======== Data records ========

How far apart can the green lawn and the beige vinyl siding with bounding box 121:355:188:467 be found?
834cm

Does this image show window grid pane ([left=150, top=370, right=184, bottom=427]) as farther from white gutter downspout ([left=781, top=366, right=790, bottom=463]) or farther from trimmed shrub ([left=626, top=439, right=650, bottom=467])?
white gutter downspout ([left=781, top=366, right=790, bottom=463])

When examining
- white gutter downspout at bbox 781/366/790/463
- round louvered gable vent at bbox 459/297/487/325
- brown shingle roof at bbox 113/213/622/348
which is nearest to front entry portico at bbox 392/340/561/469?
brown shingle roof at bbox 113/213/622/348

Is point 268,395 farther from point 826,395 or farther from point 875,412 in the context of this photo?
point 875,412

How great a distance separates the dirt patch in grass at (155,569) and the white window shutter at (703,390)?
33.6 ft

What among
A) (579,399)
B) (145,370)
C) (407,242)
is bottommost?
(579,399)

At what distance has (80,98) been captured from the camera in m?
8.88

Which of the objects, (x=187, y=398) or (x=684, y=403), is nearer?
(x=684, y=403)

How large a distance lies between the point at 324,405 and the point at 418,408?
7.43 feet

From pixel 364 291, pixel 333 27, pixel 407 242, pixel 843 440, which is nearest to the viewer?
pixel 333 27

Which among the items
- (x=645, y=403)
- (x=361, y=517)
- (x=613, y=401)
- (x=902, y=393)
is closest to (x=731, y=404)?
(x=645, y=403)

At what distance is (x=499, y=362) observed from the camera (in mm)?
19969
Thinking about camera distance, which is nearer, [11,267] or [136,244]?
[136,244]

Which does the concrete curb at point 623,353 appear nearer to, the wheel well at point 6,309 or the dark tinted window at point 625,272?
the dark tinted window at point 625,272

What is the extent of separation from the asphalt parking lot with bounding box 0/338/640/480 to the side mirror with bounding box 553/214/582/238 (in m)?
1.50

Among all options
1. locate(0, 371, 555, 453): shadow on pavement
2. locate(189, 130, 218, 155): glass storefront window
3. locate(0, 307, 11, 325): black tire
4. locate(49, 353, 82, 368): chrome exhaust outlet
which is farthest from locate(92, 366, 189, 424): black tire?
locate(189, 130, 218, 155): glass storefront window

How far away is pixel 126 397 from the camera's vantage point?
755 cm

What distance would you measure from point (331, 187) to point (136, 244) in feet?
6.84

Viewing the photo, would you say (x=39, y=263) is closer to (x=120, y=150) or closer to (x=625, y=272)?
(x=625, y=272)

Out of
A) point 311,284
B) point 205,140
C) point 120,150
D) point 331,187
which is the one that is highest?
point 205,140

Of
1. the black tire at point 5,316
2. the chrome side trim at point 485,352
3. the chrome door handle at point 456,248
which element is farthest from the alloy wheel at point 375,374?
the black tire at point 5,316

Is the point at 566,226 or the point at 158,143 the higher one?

========

**Task requirements:**
Reproduce all of the data above, line for line and without any changes.

**Task response:**
How far apart can the green lawn and the beige vinyl siding with bounding box 121:355:188:467 be found?
834cm

Does this image show window grid pane ([left=150, top=370, right=184, bottom=427]) as farther from white gutter downspout ([left=781, top=366, right=790, bottom=463]) or farther from trimmed shrub ([left=626, top=439, right=650, bottom=467])?
white gutter downspout ([left=781, top=366, right=790, bottom=463])

When examining
- white gutter downspout at bbox 781/366/790/463
- round louvered gable vent at bbox 459/297/487/325
- brown shingle roof at bbox 113/213/622/348
which is nearest to front entry portico at bbox 392/340/561/469?
brown shingle roof at bbox 113/213/622/348

Is point 268,395 farther from point 826,395 or farther from point 875,412 in the context of this photo?
point 875,412

How great a distance separates the dirt patch in grass at (155,569) and the white window shutter at (703,390)?
33.6 ft

What among
A) (579,399)
B) (145,370)
C) (407,242)
is bottommost?
(579,399)

At what distance has (80,98) been captured from the camera in m?
8.88

Which of the objects, (x=187, y=398) or (x=684, y=403), is nearer?
(x=684, y=403)

How large a distance lies between the point at 324,405 and the point at 418,408?
7.43 feet

From pixel 364 291, pixel 333 27, pixel 407 242, pixel 843 440, which is nearest to the viewer?
pixel 333 27

Which among the items
- (x=645, y=403)
- (x=361, y=517)
- (x=613, y=401)
- (x=902, y=393)
is closest to (x=731, y=404)?
(x=645, y=403)

At what distance is (x=499, y=362) observed from the camera (in mm)?
19969
Thinking about camera distance, which is nearer, [11,267] or [136,244]?
[136,244]

Which does the concrete curb at point 623,353 appear nearer to, the wheel well at point 6,309 or the dark tinted window at point 625,272?
the dark tinted window at point 625,272

What is the extent of separation from the asphalt parking lot with bounding box 0/338/640/480 to the side mirror with bounding box 553/214/582/238 (in m)?
1.50

Among all options
1. locate(0, 371, 555, 453): shadow on pavement
2. locate(189, 130, 218, 155): glass storefront window
3. locate(0, 307, 11, 325): black tire
4. locate(49, 353, 82, 368): chrome exhaust outlet
which is farthest from locate(92, 366, 189, 424): black tire?
locate(189, 130, 218, 155): glass storefront window

How far away is pixel 126 397 from the camera's vantage point?
755 cm

What distance would you measure from point (331, 187) to point (136, 244) in feet?
6.84

Viewing the photo, would you say (x=39, y=263) is closer to (x=120, y=150) or closer to (x=625, y=272)?
(x=625, y=272)

Out of
A) point 311,284
B) point 205,140
C) point 120,150
D) point 331,187
which is the one that is highest?
point 205,140

Of
1. the black tire at point 5,316
2. the chrome side trim at point 485,352
3. the chrome door handle at point 456,248
which element is farthest from the alloy wheel at point 375,374?
the black tire at point 5,316

Is the point at 566,226 or the point at 158,143 the higher one?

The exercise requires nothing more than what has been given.